Given passage

━━━━━━━━━━━━━━━━━━━━━━━━━━━━━━

It depends on your threat model. If you don't run any untrusted code on your hardware (including Javascript), you can safely disable the mitigations. If you do run untrusted code, keep them enabled.

positr0n

What is the threat model if I run lots of untrusted JavaScript, but I only have a small amount of memory in other processes worth reading and I would notice sustained high CPU usage?

Is there an example in the wild of a spectre exploit stealing my gmail cookie and doing something with it? (Would be difficult since it's tied to other fingerprints like my IP)

Or stealing credit card numbers when they're in memory after I place an online order?

coldpie

In the context of a regular end-user desktop machine, this seems overly paranoid to me. The odds of encountering a real, JS-based spectre attack in the wild are basically zero (has anyone ever seen a browser-based Spectre attack outside of a research context? even once?), and the odds of it then being able to retrieve actual sensitive data are also basically zero. That's two astonishingly tiny numbers multiplied together. The threat just isn't there.

For regular end-user desktop machines, the mitigations only decrease performance for no real benefit. Spectre is a highly targeted attack, it's not something you can just point at any random machine to retrieve all their bank passwords or whatever.

daneel_w

You're not getting a boost, you're avoiding a penalty. In some (but not all) cases you can avoid the penalty and the exploits by disabling SMT. Remember, SMT isn't twice as many cores, just twice as many half-cores. You'll be fine.

thijsr

Disabling SMT alone isn’t enough to mitigate CPU vulnerabilities. For full protection against issues like L1TF or MDS, you must both enable the relevant mitigations and disable SMT. Mitigations defend against attacks where an attacker executes on the same core after the victim, while disabling SMT protects against scenarios where the attacker runs concurrently with the victim.

━━━━━━━━━━━━━━━━━━━━━━━━━━━━━━

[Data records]

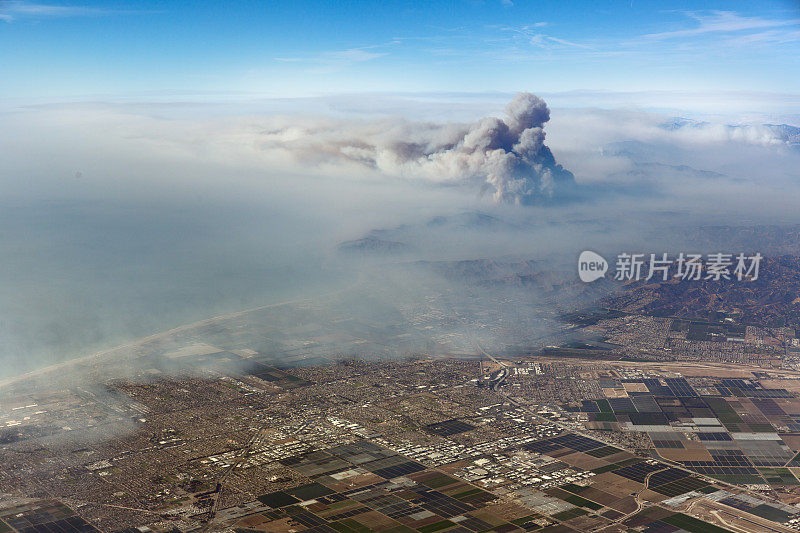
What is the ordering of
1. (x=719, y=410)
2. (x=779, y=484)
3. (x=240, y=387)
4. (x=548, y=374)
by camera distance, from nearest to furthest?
(x=779, y=484) → (x=719, y=410) → (x=240, y=387) → (x=548, y=374)

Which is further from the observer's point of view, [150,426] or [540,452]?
[150,426]

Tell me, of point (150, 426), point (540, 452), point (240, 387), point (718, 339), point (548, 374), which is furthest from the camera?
point (718, 339)

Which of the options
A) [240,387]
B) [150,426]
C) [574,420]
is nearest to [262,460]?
[150,426]

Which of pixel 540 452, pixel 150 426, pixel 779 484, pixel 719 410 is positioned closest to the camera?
pixel 779 484

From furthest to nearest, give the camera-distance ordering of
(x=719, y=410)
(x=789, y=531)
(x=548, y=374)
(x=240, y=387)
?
(x=548, y=374), (x=240, y=387), (x=719, y=410), (x=789, y=531)

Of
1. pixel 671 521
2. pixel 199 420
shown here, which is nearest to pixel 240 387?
pixel 199 420

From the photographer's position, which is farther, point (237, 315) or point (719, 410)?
point (237, 315)

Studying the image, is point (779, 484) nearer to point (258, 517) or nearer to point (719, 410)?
point (719, 410)

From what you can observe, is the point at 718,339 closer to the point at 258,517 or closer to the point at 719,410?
the point at 719,410

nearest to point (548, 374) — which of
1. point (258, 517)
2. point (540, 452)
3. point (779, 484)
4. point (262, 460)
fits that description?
point (540, 452)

━━━━━━━━━━━━━━━━━━━━━━━━━━━━━━

What you should do
In the forum thread on CPU mitigations, rewrite the paragraph that begins "Disabling SMT alone isn't enough" as a short bulleted list that keeps its main facts.

Reply to the task
- Disabling SMT by itself does not mitigate CPU vulnerabilities.
- Full protection against issues like L1TF or MDS requires both enabling the relevant mitigations and disabling SMT.
- Mitigations defend against attacks where the attacker executes on the same core after the victim.
- Disabling SMT protects against attacks where the attacker runs concurrently with the victim.